COLORADO SPRINGS, Colo. (Reuters) - Residents began returning to charred areas of Colorado Springs on Sunday after the most destructive wildfire in Colorado's history forced tens of thousands of people from their homes and left the landscape a blackened wasteland.
Bears and burglars posed further danger to home owners who headed back to towns and cities after the fire, which killed two people.
The so-called Waldo Canyon Fire has scorched 17,659 acres, burned 346 homes and devastated communities around Colorado Springs, the state's second-largest city, since it began eight days ago.
Governor John Hickenlooper said he believed the worst was over and almost all of the blazes around Colorado were under control.
"Now we're beginning to look at how do we rebuild and begin the recovery. But we also know that Mother Nature can be pretty fickle out there, so we're keeping ourselves very alert," Hickenlooper told CNN's "State of the Union."
Two more houses were looted overnight in the Colorado Springs area for a total of 24 during the disaster that forced an estimated 32,000 residents to evacuate, authorities said.
To maintain order, 165 National Guard troops were on the ground under orders from President Barack Obama, who toured the area on Friday.
Many of those allowed to stay home remained without power.
Colorado Springs residents from the Mountain Shadows neighborhood, where many homes were destroyed, were being allowed back to view their properties during the day on Sunday, but were being required to clear the area by 6 p.m.

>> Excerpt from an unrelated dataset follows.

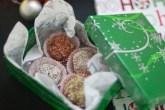 Paleo Christmas Schweddy Balls - www.ThePrimalDesire.com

Mandatory evacuation orders were being lifted for some other parts of the city effective Sunday night and by evening dozens of vehicles could be seen winding their way up roads that had been closed for days.
About 3,000 residents remained forced out of their homes on Sunday afternoon, officials said, adding that among areas that were reopening to the public were the Pike's Peak highway and Garden of the Gods park.
"It was emotional for those who didn't lose their homes and for those who did," said Steve Cox, a member of the mayor's executive team in Colorado Springs. "The strategy is to continue to shrink the focus area down."
Scott Gregory, who lives just outside the Mountain Shadows neighborhood and was returning to his home on Sunday, said the hairs on the back of his neck "rose up" last week as he watched the fire rolled over the hills nearly into his neighborhood.
Gregory, who had 30 minutes to pack essential items and leave his house last week in the Rockrimmon neighborhood, said he was "really saddened for the folks who lost their homes."
"It was terrible watching their houses burn down," he said. Gregory's own house was spared damage.
Electricity and water service has been restored to most residences where people are being allowed to return home, but gas service has not yet been restored.
The governor described the devastation he saw flying over the Pike National Forest west of Colorado Springs, a city of more than 400,000 about 50 miles south of Denver.
"It was like your worst nightmare of a movie, trying to show what the Apocalypse or Armageddon would look like," Hickenlooper said on CNN.
"I thought it was trees burning, as we got closer it was homes."
Firefighters remain challenged by a wildfire in Grand Junction in western Colorado, the only one of seven wildfires that was not yet under control, he said.
The largest of the 11 active Colorado wildfires, called the High Park Fire, has consumed nearly 88,000 acres just west of Fort Collins and is now considered fully contained. There were 259 homes lost to the High Park Fire.
About 150 firefighters remained on the ground for the High Park Fire, about one-tenth the number working to contain the Waldo Canyon Fire in and near Colorado Springs.
"We are cautiously optimistic. The perimeter is stable," Waldo Canyon Fire Incident commander Rich Harvey told reporters early on Sunday, adding that there was some danger from bears wandering about, possibly displaced by the fires.